Stored data
# # # # #

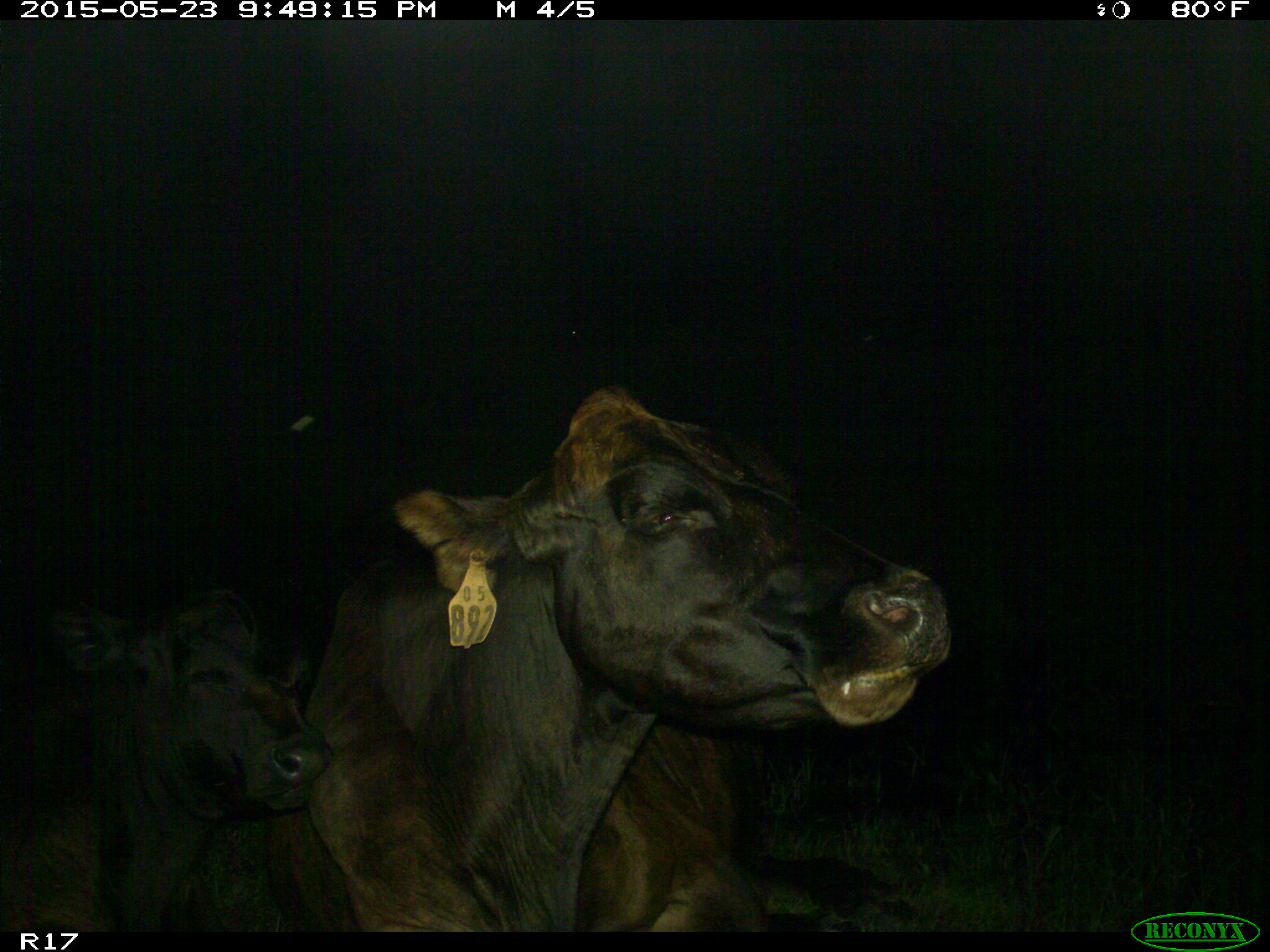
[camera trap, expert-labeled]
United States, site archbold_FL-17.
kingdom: Animalia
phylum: Chordata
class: Mammalia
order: Artiodactyla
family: Bovidae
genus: Bos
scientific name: Bos taurus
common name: domestic cow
Bos taurus (domestic cow).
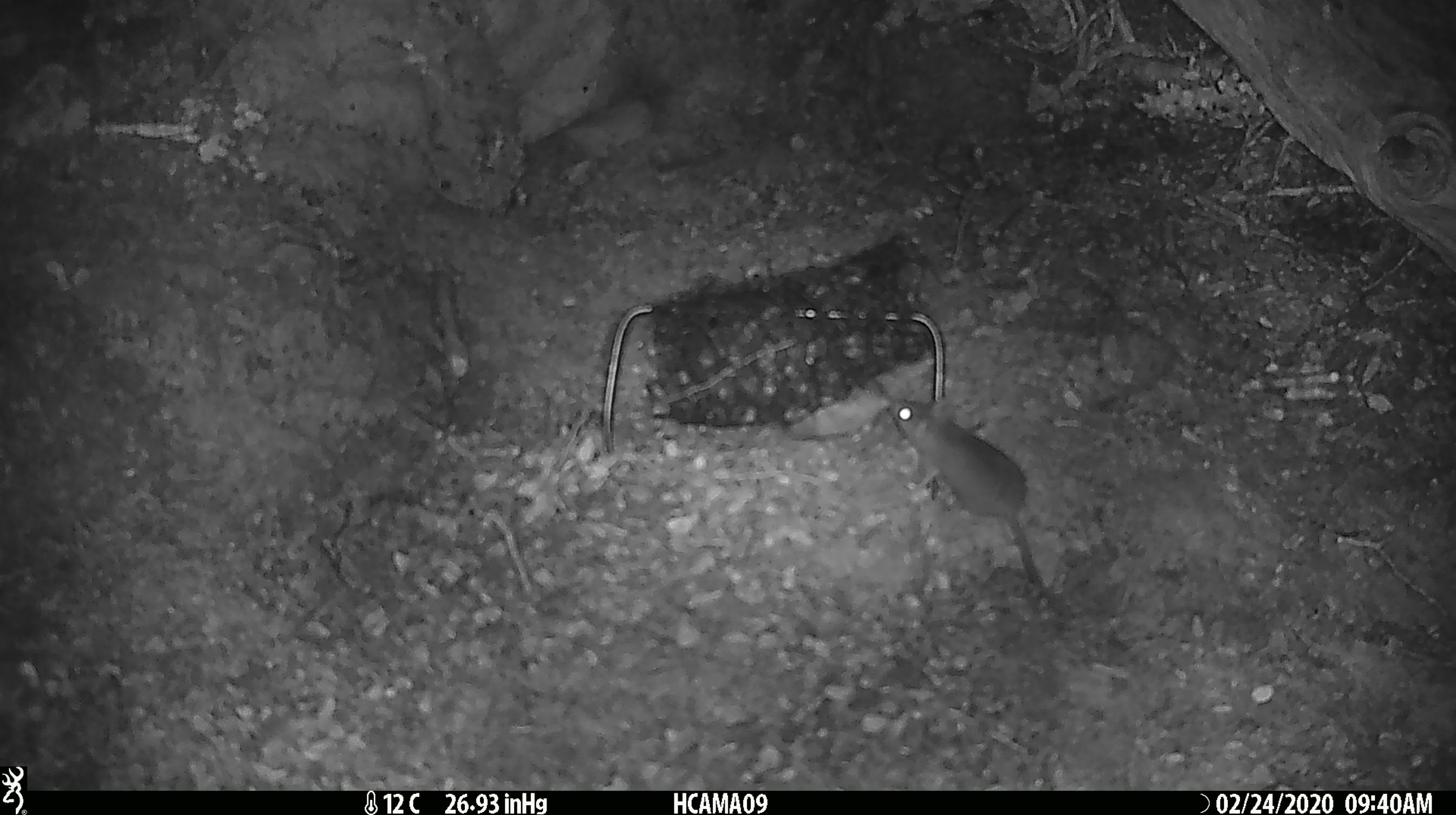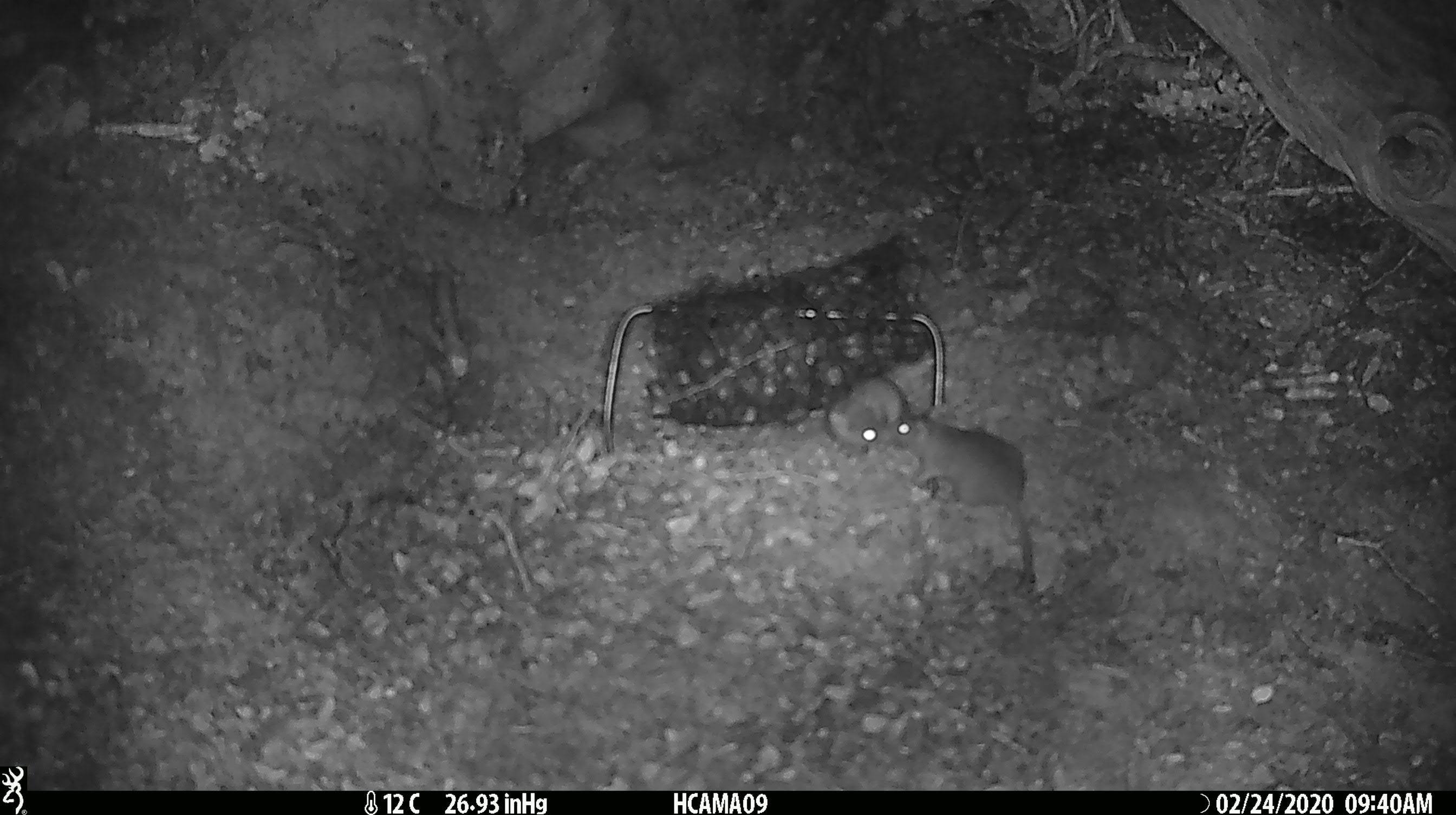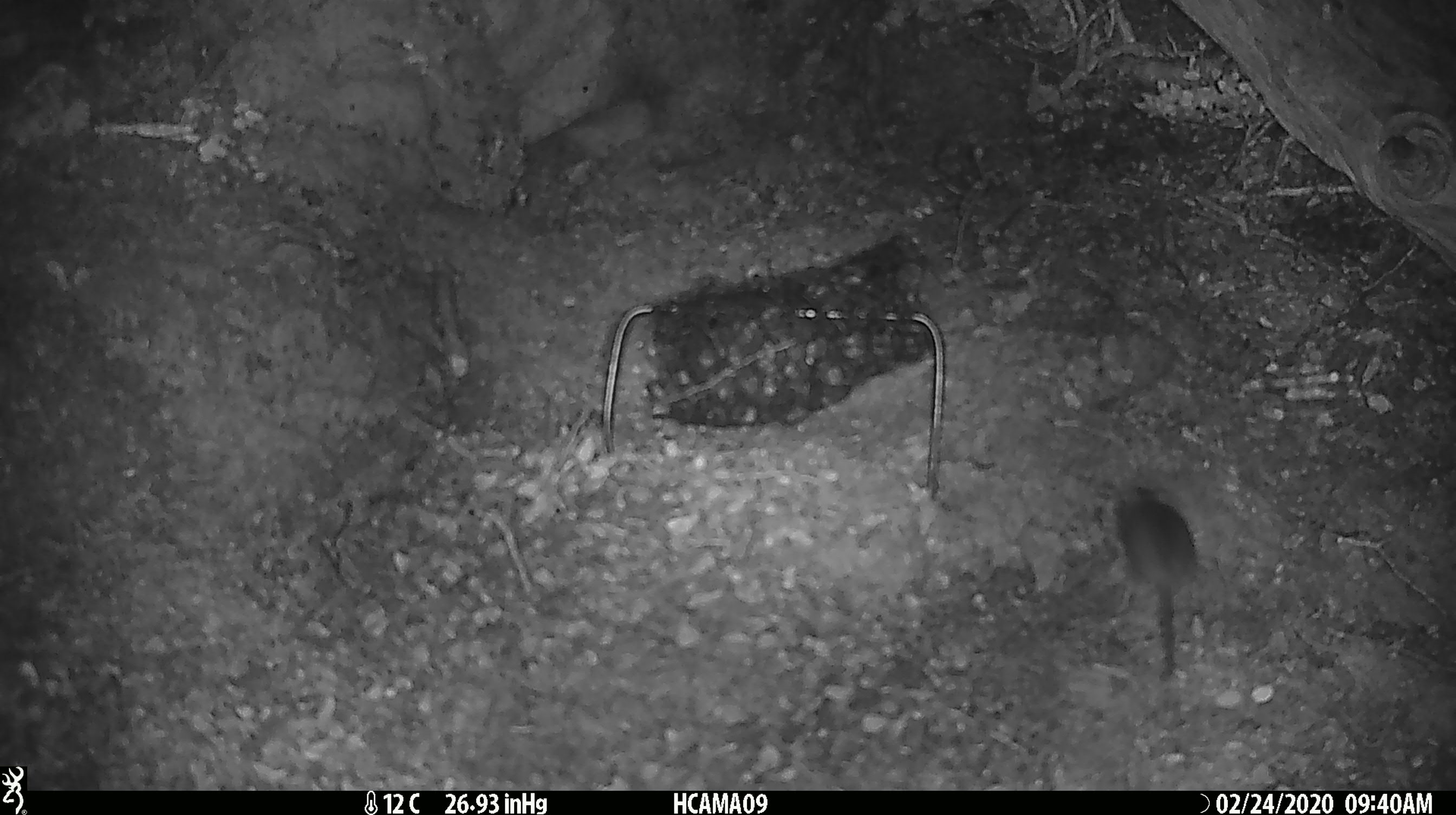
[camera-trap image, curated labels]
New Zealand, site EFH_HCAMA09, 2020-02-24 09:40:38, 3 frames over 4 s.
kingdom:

# # # # #

◆ **WORK INSTRUCTION**
From the line containing "phylum: Chordata" through the last line of the entries, copy each line exactly and only those, skipping all pictures.

◆ **REPLY**
phylum: Chordata
class: Mammalia
order: Artiodactyla
family: Bovidae
genus: Bos
scientific name: Bos taurus
common name: domestic cow
Bos taurus (domestic cow).
[camera-trap image, curated labels]
New Zealand, site EFH_HCAMA09, 2020-02-24 09:40:38, 3 frames over 4 s.
kingdom:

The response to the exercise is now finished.